Max Weber i la revolució de Munich.


Me emociona profundamente evocar, en esta ocasión tan honrosa para mí, la figura de Max Weber. Pocos pensadores intentaron como él responder a la pregunta implícita en el nombre de esta Real Academia, esas tres palabras cuya compleja relación se discutía ya en el ágora de Atenas: ¿cuál es la Verdad que media entre la Política y la Ética? Weber, como sabemos, abordó el problema en “La política como vocación”, célebre conferencia que dictó en Múnich el 28 de enero de 1919 ante la Libre Unión de los Estudiantes y cuyo contenido ha llegado hasta nuestros días como una advertencia sobre los peligros convergentes, mil veces comprobados, de la demagogia, los liderazgos carismáticos y los fanatismos ideológicos.

Mi propósito es ofrecer una lectura histórica y biográfica de la circunstancia en que Weber dictó su perdurable lección. Me refiero a la revolución de Múnich en 1919, episodio crucial para comprender el sentido de su mensaje en la inesperada antesala de su muerte. Un drama histórico y un drama personal se conjuntaron para impregnar aquellas palabras con la gravedad de una profecía bíblica.

“¿Cuál es el hogar ético para la política?”, se preguntaba Weber. La clave residía en el contraste entre la “ética de la convicción” y la “ética de la responsabilidad”. Para Weber –que, sin dejar de reconocer los fueros de la primera, se inclinaba por la segunda– la genuina “vocación política” suponía abrazar con pasión una causa, pero hacerlo sin vanidad ni desbordamientos, con mesura y un atento sentido de responsabilidad. Solo un político así merecía “poner su mano en la rueda de la Historia”.
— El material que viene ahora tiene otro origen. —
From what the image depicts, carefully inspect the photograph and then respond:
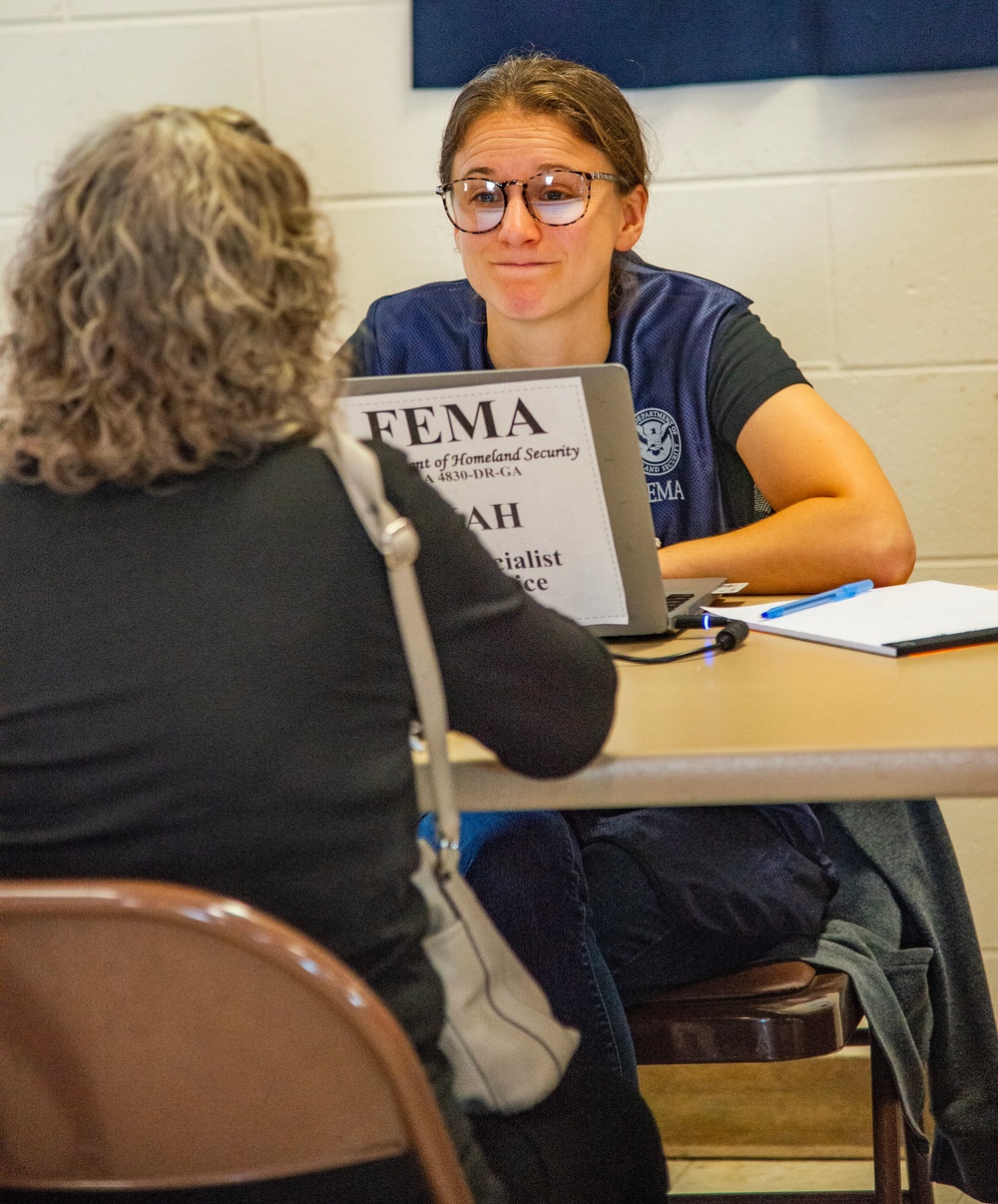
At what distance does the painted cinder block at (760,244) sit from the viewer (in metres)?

No era el caso de los demagogos que, “actuando bajo una ética absoluta, solo se sienten responsables de que flamee la llama de la convicción, la llama, por ejemplo, de la protesta contra las injusticias del orden social”. Si su acción no alcanza el fin deseado, “responsabilizarán al mundo, a la estupidez de los hombres o a la voluntad de Dios, que así los hizo”. Weber notó la semejanza de los revolucionarios de su tiempo con los profetas milenaristas del siglo XVII confiados en la inminente llegada de Cristo: la misma sensación de “quiliasmo orgiástico”, igual certeza en una “apertura escatológica de la Historia”. Demagogos, profetas, revolucionarios anunciaban un futuro radiante que está por llegar y, para apresurarlo, cualquier medio les parecía legítimo. Pero la convicción subjetiva sobre el valor absoluto de los fines no justificaba y menos santificaba el descuido irresponsable sobre las consecuencias objetivas de los medios.

Tampoco los pacifistas de su tiempo –esos políticos de la inacción– salían librados del predicamento. Lo sabían los cuáqueros de la guerra de Independencia americana, cuya pasividad frente al mal –basada en el Sermón de la Montaña– los hizo responsables de un mal mayor. Dado que el medio específico del poder es la fuerza, Weber lamentaba “la ingenuidad de creer que de lo bueno nace solo lo bueno y del mal solo el mal”. A menudo –decía– ocurre lo contrario, y quien no lo viese “era un niño, políticamente hablando”. Esa paradoja conducía a admitir que “hay una urdimbre trágica en la condición humana”, y en ninguna actividad era más evidente que en la política. Por eso definió la genuina vocación política como “un lento taladrar de tablas duras”.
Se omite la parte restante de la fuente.